TEXT BLOCK:
::::::::::

An Echo of Nothing: Archival Recordings From the John Cage Trust

John Cage - Sonatas and Interludes Box Set (Joshua's Wedding Reception Gift to Me Saturday May 5 2018) 01of11-1.JPG


I am so honored to have received this historic collectible as a gift from a dear friend. This is a promotional copy of the new recording of Nurit Tilles’ superlative performance of John Cage’s classic
Sonatas and Interludes for Prepared Piano (1946-1948), commissioned in honor of Cage’s Centenary and produced in conjunction with the John Cage Trust. Commercial copies of this deluxe 3LP audiophile set were limited, (befittingly) to just 433 copies worldwide.


The performance was recorded March 21 – 23, 2011 on a Steinway Model-D Piano at The Fisher Center For The Performing Arts at Bard College under the supervision of creative directors Donna Wingate and Naomi Yang for the John Cage Trust. The set was released on September 5, 2012. Most critics agree that
Sonatas and Interludes is the finest composition of Cage’s early period – his magnum opus for prepared piano, and this release serves as the definitive archival audiophile edition for collectors and lovers of Cage’s work.


The set includes a handsome heavy hard-shell slipcase containing a custom 10-page gatefold sleeve with metallic foil stamps and imprints, archival material, a 40-page color companion book with an introduction by Anthony B. Creamer III, as well as photographs and essays by Mark Swed and James Pritchett. The discs are pressed on 200-gram vinyl with archival audio at 45RPM. The packaging is exquisite and thoughtful and the set is a wonderful celebration of Cage’s 100
th anniversary.


The John Cage Trust was established in 1993 as a not-for-profit institution whose mission is to gather together, organize, preserve, disseminate, and generally further the work of the late American composer.
It maintains sizeable collections of music, text, and visual art manuscripts. The Trust also houses extensive audio, video, and print libraries, which are continually expanding, including two piano preparation kits created and used by Cage for this composition, as well as a substantial permanent collection of his visual art works, which are made available for exhibitions worldwide. Save for a 2011 CD recording of Cage’s 1989 performance at Skywalker Ranch in Nicasio, California titled, “How To Get Started,” this is the Trust’s lone public audio release.

::::::::::

WHAT YOU WILL DO: Turn the paragraph in the piece on the Cage box set that begins "The set includes a handsome heavy hard-shell slipcase" into a short bulleted list that keeps its main facts.

::::::::::

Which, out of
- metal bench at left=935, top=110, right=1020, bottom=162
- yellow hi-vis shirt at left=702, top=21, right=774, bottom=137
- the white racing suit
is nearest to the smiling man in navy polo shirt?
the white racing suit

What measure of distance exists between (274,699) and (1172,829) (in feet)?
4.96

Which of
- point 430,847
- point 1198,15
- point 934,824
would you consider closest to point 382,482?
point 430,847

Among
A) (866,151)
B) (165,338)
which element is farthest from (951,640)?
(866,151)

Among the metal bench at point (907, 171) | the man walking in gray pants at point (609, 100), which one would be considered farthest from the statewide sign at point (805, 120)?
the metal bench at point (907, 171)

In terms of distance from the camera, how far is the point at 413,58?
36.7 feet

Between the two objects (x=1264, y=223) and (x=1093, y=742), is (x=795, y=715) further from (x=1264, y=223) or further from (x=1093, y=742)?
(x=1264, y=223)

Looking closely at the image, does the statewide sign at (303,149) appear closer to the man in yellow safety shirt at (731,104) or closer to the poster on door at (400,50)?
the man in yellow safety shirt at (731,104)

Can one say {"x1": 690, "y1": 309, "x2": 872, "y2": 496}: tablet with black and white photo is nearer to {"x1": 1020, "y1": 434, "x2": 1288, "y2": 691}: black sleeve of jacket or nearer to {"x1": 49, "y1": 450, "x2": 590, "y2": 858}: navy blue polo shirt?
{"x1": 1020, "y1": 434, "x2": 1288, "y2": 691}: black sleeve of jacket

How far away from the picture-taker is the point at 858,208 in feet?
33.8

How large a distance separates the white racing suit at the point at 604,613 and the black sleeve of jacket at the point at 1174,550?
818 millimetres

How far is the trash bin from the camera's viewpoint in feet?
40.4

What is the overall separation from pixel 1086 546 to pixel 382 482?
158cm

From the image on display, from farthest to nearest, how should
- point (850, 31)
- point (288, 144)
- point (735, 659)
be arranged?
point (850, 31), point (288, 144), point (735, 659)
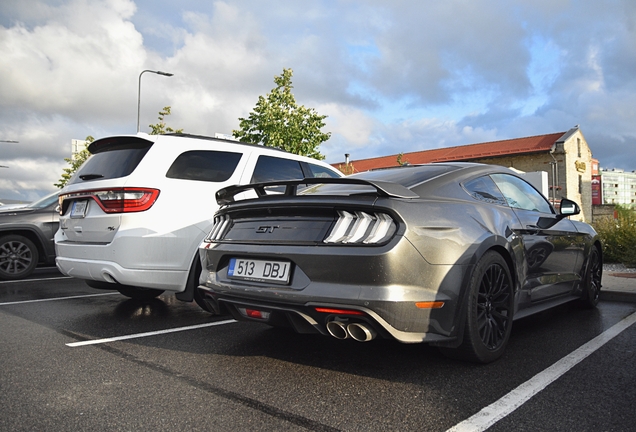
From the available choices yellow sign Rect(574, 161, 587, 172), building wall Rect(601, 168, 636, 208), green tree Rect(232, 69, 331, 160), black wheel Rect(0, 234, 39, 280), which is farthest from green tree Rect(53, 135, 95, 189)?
building wall Rect(601, 168, 636, 208)

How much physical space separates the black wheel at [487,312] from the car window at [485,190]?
1.62 ft

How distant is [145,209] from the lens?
463cm

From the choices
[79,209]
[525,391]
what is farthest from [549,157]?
[525,391]

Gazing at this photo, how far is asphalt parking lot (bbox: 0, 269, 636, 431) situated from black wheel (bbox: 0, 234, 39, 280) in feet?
12.7

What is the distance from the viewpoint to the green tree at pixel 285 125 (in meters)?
26.5

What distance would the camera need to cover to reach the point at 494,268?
140 inches

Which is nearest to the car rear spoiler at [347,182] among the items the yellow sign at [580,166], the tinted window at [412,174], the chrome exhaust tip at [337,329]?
the tinted window at [412,174]

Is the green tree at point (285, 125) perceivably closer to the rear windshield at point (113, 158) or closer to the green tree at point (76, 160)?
the green tree at point (76, 160)

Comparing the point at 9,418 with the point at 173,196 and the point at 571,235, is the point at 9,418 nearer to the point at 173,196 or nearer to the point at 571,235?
the point at 173,196

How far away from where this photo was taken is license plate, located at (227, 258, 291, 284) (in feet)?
10.6

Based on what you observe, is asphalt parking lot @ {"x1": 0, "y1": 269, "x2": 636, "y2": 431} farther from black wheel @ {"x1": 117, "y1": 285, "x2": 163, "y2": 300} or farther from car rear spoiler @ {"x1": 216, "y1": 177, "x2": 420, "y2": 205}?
car rear spoiler @ {"x1": 216, "y1": 177, "x2": 420, "y2": 205}

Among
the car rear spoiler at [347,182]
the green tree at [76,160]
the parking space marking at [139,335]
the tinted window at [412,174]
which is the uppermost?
the green tree at [76,160]

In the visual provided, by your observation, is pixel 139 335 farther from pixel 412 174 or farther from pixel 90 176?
pixel 412 174

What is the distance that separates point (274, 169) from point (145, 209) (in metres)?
1.66
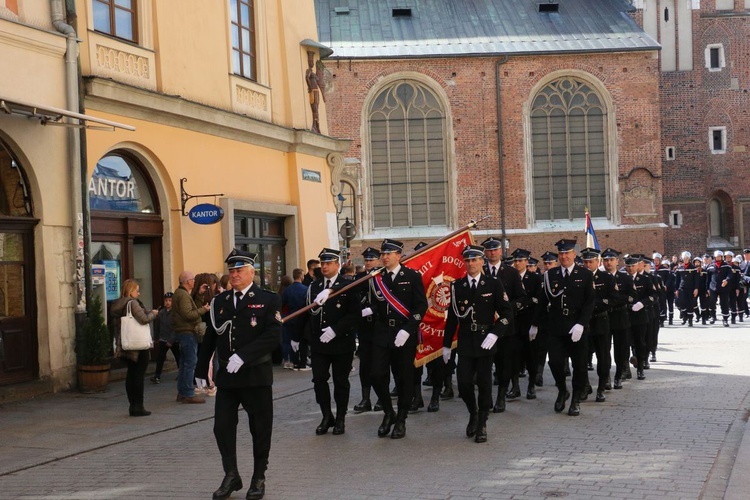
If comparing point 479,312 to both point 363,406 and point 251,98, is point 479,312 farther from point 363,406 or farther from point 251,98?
point 251,98

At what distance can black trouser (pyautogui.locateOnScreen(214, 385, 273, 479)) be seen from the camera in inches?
289

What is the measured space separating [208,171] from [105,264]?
3.11m

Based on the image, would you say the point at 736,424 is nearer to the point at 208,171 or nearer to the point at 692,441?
the point at 692,441

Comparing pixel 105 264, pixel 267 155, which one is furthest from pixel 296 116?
pixel 105 264

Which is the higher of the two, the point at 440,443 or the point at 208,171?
the point at 208,171

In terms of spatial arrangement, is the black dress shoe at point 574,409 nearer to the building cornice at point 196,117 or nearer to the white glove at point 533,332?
the white glove at point 533,332

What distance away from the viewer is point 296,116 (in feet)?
67.2

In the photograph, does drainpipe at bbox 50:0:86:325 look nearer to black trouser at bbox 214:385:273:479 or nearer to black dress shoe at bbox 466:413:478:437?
black dress shoe at bbox 466:413:478:437

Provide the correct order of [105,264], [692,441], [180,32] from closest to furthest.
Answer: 1. [692,441]
2. [105,264]
3. [180,32]

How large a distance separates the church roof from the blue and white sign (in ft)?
85.1

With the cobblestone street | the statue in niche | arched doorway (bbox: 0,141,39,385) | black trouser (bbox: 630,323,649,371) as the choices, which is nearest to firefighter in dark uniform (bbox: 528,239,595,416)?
the cobblestone street

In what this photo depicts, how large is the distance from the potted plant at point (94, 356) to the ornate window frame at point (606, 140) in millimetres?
29473

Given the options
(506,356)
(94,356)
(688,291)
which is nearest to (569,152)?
(688,291)

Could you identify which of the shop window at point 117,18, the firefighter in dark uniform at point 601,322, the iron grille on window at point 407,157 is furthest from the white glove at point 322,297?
the iron grille on window at point 407,157
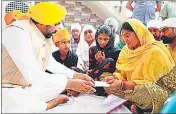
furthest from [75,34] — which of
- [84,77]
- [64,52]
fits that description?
[84,77]

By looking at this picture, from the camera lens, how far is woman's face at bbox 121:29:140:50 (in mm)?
1455

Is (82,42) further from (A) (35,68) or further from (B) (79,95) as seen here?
(A) (35,68)

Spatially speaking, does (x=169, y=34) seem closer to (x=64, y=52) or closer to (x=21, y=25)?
(x=64, y=52)

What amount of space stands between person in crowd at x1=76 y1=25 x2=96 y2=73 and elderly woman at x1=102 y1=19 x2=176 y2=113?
0.23m

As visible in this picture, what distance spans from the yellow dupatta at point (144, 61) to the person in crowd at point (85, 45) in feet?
0.78

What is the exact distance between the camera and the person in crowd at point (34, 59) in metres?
1.30

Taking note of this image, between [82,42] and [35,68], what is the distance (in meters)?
0.73

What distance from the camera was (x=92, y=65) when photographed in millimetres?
1676

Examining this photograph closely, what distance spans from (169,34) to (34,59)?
0.65 meters

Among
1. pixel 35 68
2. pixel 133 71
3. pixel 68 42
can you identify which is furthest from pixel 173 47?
pixel 35 68

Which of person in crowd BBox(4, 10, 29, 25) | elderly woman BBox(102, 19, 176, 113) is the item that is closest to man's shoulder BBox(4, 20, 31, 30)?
person in crowd BBox(4, 10, 29, 25)

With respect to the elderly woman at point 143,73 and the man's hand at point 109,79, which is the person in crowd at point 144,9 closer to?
the elderly woman at point 143,73

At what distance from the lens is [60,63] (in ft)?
5.42

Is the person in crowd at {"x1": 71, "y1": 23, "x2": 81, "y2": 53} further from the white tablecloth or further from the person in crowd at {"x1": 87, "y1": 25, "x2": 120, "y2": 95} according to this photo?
the white tablecloth
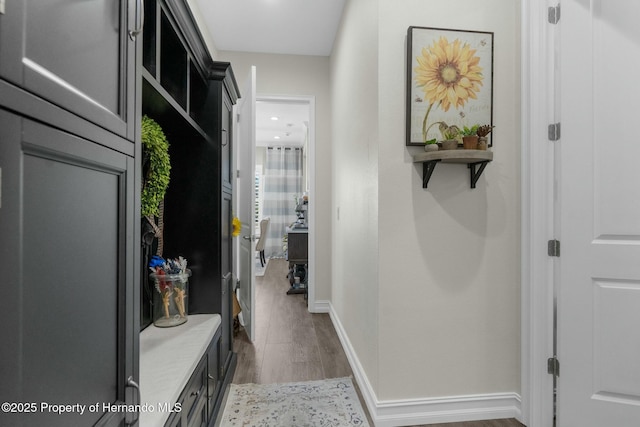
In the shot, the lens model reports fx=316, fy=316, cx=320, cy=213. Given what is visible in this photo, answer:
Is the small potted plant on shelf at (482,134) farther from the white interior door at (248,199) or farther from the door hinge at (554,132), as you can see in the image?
the white interior door at (248,199)

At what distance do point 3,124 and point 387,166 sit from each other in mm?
1484

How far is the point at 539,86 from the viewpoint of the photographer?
165cm

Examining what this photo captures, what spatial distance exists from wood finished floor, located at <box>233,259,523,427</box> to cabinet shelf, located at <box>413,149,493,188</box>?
134 centimetres

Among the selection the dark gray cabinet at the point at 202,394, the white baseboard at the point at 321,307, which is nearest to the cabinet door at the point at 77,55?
the dark gray cabinet at the point at 202,394

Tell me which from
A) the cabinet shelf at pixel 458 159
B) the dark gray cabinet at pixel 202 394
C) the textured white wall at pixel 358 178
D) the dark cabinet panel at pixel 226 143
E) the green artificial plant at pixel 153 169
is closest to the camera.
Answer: the dark gray cabinet at pixel 202 394

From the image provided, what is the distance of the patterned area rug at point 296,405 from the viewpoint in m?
1.73

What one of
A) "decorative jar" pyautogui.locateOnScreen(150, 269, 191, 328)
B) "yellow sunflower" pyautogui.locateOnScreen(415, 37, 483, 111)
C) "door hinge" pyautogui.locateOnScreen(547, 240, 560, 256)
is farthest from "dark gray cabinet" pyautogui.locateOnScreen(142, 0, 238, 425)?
"door hinge" pyautogui.locateOnScreen(547, 240, 560, 256)

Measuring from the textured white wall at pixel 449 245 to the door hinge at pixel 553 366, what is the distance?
17cm

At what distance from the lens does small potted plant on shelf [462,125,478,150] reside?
159 centimetres

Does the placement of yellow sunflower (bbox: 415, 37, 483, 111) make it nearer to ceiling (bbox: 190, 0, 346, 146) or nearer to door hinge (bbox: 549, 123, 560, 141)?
door hinge (bbox: 549, 123, 560, 141)

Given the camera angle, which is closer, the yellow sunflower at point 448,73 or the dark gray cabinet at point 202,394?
the dark gray cabinet at point 202,394

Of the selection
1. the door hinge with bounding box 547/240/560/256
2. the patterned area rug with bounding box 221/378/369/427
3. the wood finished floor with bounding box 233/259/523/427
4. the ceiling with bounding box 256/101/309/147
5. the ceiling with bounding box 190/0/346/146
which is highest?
the ceiling with bounding box 190/0/346/146

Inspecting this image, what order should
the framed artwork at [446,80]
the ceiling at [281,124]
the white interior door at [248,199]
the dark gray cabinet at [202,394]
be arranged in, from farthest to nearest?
the ceiling at [281,124] → the white interior door at [248,199] → the framed artwork at [446,80] → the dark gray cabinet at [202,394]

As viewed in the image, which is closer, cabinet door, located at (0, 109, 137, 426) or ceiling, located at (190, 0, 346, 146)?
cabinet door, located at (0, 109, 137, 426)
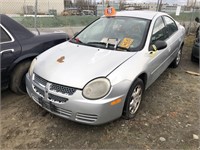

::::::::::

OUTPUT OF THE TASK:
- Heavy hard-shell slipcase holding a custom 10-page gatefold sleeve with metallic foil stamps and imprints
- Archival material
- 40-page color companion book with an introduction by Anthony B. Creamer III, plus photographs and essays by Mark Swed and James Pritchett
- Discs pressed on 200-gram vinyl, with archival audio at 45RPM
- Exquisite, thoughtful packaging that celebrates Cage's 100th anniversary